Предложенный фрагмент:
►
Как ученый (а он именно ученый и потому энтомолог, а не наоборот), он каждый день вглядывается в строение мира, а как художник — наблюдал Творение. Оттого мир его и не груб, как постоянно вычленяемое нами «главное», а тонок, как целое. Только тонкие различия принципиальны (как «производственно» помог опыт энтомолога писателю!). Тонкость мира — есть граница, пыльца контакта между жизнью и небытием. Что-то есть жестоко детское и беззащитное в отношении Набокова к смерти, как к «всего лишь» разлуке. Он-то знал, что значит это «всего лишь». Этот жгучий детский интерес к смерти и невозможность ее признать — попытка смотреть на солнце: Володя-Путя дольше всех не сморгнул.
***Карл Проффер, которому Набоков передал право на переиздание русских романов (право на Сирина) и который поэтому встречался с ним неоднократно, рассказывал, что незадолго до смерти в кабинете Набокова царили чистота и пустота. Все систематизировано и разложено по папкам, и ни одной, даже чистой, странички на столе. (Такой же порядок запомнили современники в последний год Блока…).
***Но одиночество Набокова — не обреченное, не тоскливое, а им избранное: счастье семьи и труда, — на которое ему хватает духу. Да и какое общество в послесмертии? Ему хватает его Веры (ей он посвятит все свои книги), его сына Дмитрия, его бабочек, шахмат, нечитанных, неперечитанных и ненаписанных только им книг.
***Двухсотлетие Пушкина будет ознаменовано столетием Набокова и Платонова, а также таких «малых» писателей, как Константин Вагинов и Надежда Мандельштам.
И сейчас, пока мы торопливо воздаем должное Набокову, переводя его то на русский, то на английский, то на собственное разумение в виде биографий, монографий, эссе и симпозиумов, замечательный этот автор удаляется от нас на дистанцию мифа. Мы хотим его дописать, он же продолжает вынашивать замысел своего назначения. Будто мы хотим успеть его потратить еще в этом веке, а он стремится отбежать от нас — в будущий.
Судьба отняла у Набокова и Россию, и Петербург, и дом на Морской, и усадьбу в Рождествено, но никто уже не отнимет у него нимфетку и бабочку.
Вот еще один из тестов на великого писателя: есть ли у него неоспоримая, неотъемлемая собственность, присвоил ли он себе живую жизнь?
Писатель рождается для того, чтобы описать все то, что до него не написано. Написано же на сегодняшний день — всё. И тогда появляется человек, который снова пишет всё, и оказывается, что ничего до него написано не было, все было пропущено невнимательными предшественниками. Ткань набоковской прозы — из одних декольте и вырезов, музыка ее — пауза, живопись ее — просвет, дух ее — послесмертие.
◄
Набор заданий:
[1] Выпишите из фрагмента о Набокове отрывок между словами «Писатель рождается для» и «ее — послесмертие.» включительно.
[2] Преобразуйте в таблицу Markdown строки листинга от строки со словами «Mask anything matching» до конца листинга включительно. Используйте столбцы «№» и «Строка» и пропустите пустые строки.

Исходный листинг:
►
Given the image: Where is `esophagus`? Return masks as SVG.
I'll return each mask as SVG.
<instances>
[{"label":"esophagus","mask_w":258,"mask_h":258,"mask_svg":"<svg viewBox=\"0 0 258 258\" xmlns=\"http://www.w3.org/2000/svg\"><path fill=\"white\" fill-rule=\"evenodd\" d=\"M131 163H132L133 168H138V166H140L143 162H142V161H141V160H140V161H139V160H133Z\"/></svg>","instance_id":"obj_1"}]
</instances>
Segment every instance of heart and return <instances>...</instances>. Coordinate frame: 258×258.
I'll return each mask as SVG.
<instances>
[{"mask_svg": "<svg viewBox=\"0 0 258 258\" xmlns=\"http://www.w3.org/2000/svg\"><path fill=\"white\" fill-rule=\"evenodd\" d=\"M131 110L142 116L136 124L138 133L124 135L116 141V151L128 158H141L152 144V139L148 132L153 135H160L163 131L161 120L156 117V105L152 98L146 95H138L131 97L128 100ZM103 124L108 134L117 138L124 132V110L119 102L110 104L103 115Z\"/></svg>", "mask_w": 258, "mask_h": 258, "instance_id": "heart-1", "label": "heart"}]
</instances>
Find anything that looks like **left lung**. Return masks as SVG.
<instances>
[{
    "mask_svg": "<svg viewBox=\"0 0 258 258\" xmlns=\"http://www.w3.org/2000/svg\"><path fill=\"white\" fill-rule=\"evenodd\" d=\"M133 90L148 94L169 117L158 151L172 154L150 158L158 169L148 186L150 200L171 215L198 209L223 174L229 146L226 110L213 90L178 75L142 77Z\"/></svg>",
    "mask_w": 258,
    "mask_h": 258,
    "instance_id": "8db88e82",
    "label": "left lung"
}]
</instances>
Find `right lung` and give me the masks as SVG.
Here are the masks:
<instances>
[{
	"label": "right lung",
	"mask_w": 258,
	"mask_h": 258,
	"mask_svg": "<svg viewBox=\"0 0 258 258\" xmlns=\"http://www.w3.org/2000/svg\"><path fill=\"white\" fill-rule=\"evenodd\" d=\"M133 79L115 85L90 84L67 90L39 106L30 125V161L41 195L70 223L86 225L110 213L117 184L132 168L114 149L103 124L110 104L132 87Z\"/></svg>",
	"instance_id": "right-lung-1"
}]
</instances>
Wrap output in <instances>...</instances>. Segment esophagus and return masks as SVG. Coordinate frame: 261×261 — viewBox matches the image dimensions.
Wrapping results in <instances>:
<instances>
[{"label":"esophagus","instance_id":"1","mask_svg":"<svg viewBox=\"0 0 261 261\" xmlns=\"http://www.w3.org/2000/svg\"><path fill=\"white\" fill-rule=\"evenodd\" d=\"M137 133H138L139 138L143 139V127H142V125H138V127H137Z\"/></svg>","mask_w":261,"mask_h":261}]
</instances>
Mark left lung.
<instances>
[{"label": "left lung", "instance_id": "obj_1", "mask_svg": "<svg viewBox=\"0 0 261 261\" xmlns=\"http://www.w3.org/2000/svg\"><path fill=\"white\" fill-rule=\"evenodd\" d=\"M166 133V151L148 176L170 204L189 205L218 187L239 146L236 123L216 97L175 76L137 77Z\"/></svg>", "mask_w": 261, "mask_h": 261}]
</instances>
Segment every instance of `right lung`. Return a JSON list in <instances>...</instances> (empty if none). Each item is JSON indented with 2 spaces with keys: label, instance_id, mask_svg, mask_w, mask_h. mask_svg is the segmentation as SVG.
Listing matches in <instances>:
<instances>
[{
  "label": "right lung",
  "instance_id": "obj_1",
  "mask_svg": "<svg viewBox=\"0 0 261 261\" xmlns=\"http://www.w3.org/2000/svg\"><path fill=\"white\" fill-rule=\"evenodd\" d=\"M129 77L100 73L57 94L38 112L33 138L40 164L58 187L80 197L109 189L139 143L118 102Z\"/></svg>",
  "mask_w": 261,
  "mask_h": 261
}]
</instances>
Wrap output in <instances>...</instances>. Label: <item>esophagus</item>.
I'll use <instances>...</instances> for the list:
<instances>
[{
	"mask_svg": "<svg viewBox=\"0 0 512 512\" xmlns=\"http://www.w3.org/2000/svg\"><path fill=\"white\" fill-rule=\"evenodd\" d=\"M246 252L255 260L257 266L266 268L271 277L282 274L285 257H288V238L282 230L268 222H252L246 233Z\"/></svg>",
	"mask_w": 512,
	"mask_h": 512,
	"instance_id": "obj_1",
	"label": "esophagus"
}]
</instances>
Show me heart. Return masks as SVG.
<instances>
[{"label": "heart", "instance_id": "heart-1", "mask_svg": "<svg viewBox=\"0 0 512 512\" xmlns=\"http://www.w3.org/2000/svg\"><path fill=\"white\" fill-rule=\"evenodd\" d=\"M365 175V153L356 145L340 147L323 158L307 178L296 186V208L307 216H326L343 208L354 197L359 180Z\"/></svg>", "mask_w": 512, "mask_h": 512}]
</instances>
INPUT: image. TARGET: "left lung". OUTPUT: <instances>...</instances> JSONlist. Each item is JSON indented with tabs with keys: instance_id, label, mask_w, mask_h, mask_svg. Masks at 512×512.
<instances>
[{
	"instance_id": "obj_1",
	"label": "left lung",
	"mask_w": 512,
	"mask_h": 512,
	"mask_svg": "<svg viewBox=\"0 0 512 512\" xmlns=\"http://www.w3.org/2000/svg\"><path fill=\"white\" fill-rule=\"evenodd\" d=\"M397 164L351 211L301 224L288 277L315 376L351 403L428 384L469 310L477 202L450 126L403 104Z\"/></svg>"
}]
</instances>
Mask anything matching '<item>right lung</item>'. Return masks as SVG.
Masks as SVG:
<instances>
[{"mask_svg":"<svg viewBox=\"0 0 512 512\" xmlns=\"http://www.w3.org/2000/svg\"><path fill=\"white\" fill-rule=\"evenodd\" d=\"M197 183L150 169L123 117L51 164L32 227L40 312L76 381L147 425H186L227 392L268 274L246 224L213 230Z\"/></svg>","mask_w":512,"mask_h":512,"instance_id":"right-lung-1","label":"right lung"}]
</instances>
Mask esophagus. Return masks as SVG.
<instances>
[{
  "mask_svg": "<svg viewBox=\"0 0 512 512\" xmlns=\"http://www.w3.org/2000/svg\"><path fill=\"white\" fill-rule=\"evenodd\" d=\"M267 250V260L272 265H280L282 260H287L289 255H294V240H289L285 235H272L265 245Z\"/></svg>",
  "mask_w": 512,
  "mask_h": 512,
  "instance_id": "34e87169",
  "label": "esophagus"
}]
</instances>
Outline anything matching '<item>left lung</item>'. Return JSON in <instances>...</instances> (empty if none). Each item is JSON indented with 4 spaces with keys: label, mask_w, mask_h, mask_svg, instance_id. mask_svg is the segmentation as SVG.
◄
Ответы к заданиям:
[1]
Писатель рождается для того, чтобы описать все то, что до него не написано. Написано же на сегодняшний день — всё. И тогда появляется человек, который снова пишет всё, и оказывается, что ничего до него написано не было, все было пропущено невнимательными предшественниками. Ткань набоковской прозы — из одних декольте и вырезов, музыка ее — пауза, живопись ее — просвет, дух ее — послесмертие.

[2]
| № | Строка |
|---|---|
| 1 | Mask anything matching '<item>right lung</item>'. Return masks as SVG. |
| 2 | Masks as SVG: |
| 3 | <instances> |
| 4 | [{"mask_svg":"<svg viewBox=\"0 0 512 512\" xmlns=\"http://www.w3.org/2000/svg\"><path fill=\"white\" fill-rule=\"evenodd\" d=\"M197 183L150 169L123 117L51 164L32 227L40 312L76 381L147 425H186L227 392L268 274L246 224L213 230Z\"/></svg>","mask_w":512,"mask_h":512,"instance_id":"right-lung-1","label":"right lung"}] |
| 5 | </instances> |
| 6 | Mask esophagus. Return masks as SVG. |
| 7 | <instances> |
| 8 | [{ |
| 9 |   "mask_svg": "<svg viewBox=\"0 0 512 512\" xmlns=\"http://www.w3.org/2000/svg\"><path fill=\"white\" fill-rule=\"evenodd\" d=\"M267 250V260L272 265H280L282 260H287L289 255H294V240H289L285 235H272L265 245Z\"/></svg>", |
| 10 |   "mask_w": 512, |
| 11 |   "mask_h": 512, |
| 12 |   "instance_id": "34e87169", |
| 13 |   "label": "esophagus" |
| 14 | }] |
| 15 | </instances> |
| 16 | Outline anything matching '<item>left lung</item>'. Return JSON in <instances>...</instances> (empty if none). Each item is JSON indented with 4 spaces with keys: label, mask_w, mask_h, mask_svg, instance_id. mask_svg is the segmentation as SVG. |